At least Nancy got packed, too. Mr. Brunner was the only one who ever caught her saying anything wrong. He had radar ears.
Come on, kid, I heard my brain say, you know this. I thought about his question, and shrugged. "I don't know, sir,"
"Why does this matter in real life?" I heard a voice asked as Will and I passed back through the Greek and Roman exhibits. The school kids were gathered around a stele, and the kid from the pottery was being asked the question.
I stopped, putting a hand on Will's chest. "Why does this matter in real life?"
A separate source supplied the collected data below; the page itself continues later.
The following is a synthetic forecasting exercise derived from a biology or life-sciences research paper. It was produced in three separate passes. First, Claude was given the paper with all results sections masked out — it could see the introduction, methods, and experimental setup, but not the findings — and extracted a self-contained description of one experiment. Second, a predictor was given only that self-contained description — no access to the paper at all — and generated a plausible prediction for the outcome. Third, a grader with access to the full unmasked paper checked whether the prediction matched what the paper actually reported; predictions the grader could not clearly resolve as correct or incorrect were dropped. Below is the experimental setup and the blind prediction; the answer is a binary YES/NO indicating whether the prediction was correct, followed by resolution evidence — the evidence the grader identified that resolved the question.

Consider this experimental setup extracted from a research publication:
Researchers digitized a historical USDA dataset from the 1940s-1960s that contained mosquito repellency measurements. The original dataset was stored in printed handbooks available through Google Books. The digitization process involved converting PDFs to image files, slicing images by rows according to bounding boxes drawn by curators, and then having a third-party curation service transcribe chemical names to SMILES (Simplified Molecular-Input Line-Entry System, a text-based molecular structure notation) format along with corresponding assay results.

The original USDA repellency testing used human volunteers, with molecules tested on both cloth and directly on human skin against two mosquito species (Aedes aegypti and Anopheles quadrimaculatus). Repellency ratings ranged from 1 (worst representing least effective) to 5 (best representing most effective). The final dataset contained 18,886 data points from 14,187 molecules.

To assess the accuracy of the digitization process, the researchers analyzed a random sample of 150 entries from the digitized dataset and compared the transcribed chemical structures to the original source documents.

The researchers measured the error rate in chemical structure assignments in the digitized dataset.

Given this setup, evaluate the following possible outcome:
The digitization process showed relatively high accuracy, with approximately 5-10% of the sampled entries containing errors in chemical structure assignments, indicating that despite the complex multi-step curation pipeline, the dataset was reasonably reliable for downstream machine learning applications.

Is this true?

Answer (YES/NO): NO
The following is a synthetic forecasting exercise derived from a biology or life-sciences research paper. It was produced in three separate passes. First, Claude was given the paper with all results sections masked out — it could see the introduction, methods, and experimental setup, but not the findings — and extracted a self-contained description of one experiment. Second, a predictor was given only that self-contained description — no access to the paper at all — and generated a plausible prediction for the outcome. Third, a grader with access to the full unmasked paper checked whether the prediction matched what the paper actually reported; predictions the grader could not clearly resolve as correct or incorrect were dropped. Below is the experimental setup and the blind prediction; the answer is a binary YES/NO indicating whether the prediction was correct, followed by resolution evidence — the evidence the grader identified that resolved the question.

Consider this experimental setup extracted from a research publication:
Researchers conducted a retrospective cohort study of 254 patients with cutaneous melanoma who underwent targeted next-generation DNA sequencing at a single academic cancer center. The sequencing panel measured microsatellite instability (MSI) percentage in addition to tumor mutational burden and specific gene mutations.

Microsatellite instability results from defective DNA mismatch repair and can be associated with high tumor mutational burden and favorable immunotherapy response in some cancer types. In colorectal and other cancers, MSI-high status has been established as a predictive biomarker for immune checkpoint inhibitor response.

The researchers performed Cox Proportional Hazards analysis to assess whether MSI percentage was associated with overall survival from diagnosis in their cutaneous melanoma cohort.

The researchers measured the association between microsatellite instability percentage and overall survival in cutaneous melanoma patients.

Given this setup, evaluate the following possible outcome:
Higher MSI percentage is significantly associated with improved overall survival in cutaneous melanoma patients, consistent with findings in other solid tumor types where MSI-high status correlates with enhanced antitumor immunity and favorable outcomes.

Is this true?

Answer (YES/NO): NO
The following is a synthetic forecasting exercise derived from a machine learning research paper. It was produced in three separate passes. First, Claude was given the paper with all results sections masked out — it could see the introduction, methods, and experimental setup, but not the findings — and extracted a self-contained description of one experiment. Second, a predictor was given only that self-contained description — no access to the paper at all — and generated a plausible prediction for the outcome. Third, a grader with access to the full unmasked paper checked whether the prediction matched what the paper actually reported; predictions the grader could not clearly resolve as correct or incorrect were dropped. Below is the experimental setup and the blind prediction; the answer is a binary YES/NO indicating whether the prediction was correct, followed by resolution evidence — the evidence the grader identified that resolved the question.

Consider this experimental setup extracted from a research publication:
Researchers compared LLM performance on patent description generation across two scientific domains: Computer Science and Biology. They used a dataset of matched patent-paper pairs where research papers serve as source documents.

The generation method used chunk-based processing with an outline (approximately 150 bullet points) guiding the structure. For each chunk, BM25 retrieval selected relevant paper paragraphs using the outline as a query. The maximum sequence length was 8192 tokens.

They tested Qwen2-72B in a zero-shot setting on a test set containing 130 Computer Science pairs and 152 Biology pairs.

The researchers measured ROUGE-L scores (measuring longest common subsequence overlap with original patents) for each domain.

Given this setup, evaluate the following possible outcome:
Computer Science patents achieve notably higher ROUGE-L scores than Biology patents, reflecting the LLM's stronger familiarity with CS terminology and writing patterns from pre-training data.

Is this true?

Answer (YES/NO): NO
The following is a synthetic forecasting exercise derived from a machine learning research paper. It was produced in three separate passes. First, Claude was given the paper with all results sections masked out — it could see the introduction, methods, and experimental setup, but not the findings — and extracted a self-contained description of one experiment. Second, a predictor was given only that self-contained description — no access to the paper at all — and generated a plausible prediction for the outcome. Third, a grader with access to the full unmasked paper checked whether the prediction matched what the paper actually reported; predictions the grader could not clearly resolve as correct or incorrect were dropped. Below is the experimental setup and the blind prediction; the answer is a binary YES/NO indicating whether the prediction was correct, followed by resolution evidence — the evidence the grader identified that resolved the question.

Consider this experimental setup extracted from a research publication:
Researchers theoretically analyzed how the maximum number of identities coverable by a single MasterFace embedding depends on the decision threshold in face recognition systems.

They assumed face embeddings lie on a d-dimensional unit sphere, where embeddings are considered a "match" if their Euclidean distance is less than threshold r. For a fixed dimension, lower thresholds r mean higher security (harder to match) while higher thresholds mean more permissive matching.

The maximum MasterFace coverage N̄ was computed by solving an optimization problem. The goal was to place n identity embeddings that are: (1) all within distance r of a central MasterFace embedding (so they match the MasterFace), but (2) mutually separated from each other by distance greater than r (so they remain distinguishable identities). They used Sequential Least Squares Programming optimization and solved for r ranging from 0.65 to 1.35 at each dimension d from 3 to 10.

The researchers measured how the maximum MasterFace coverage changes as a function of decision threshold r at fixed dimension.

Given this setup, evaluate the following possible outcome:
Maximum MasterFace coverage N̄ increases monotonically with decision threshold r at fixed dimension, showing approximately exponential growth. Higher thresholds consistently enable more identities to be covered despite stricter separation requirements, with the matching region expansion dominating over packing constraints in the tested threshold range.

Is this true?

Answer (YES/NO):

Will looked over in the direction of the old man who'd asked the question.
"Chiron!" he squeaked suddenly. I looked up at him in confusion.
"It matters because Chiron?" I asked him. I shook my head. "I know he was like most important teacher in all of mythology, but I don't think he has much to do with the question the poor kid is trying to answer.
"Come on," Will said, grabbing my hand, "if we don't go now all of the good spots outside will be taken." I shrugged.
"I wanna see what he says," I said firmly. Why did it matter?
Come on, kid. You know this.
The boy shrugged. "I don't know, sir," he said. My shoulders slumped in defeat, and I turned away.
"It matters," I whispered, "because history is everywhere. You can't escape the past."
"I see." Mr. Brunner looked disappointed. "Well, half credit, Mr. Jackson. Zeus did indeed feed Kronos a mixture of mustard and wine, which made him disgorge his other five children, who of course, being immortal gods, had been living and growing up completely undigested in the Titan's stomach. The gods defeated their father, sliced him into pieces with his own scythe, and scattered his remains in Tartarus, the darkest part of the Underworld. On that happy note, it's time for lunch. Mrs. Dodds, would you lead us back outside?"
The class drifted off, the girls holding their stomachs, the guys pushing each other around and acting like doofuses.
Grover and I were about to follow when Mr. Brunner said, "Mr. Jackson."
I knew what was coming.
I told Grover to keep going. Then I turned toward Mr. Brunner. "Sir?"
Mr. Brunner had this look that wouldn't let you go - intense brown eyes that could've been a thousand years old and had seen everything.
"You must learn the answer to my question," Mr. Brunner told me.
"About the Titans?"
"About real life. And how your studies apply to it."
"Oh."
"What you learn from me," he said, "is vitally important. I expect you to treat it as such. I will except only the best from you, Percy Jackson."
I wanted to get angry, this guy pushed me so hard.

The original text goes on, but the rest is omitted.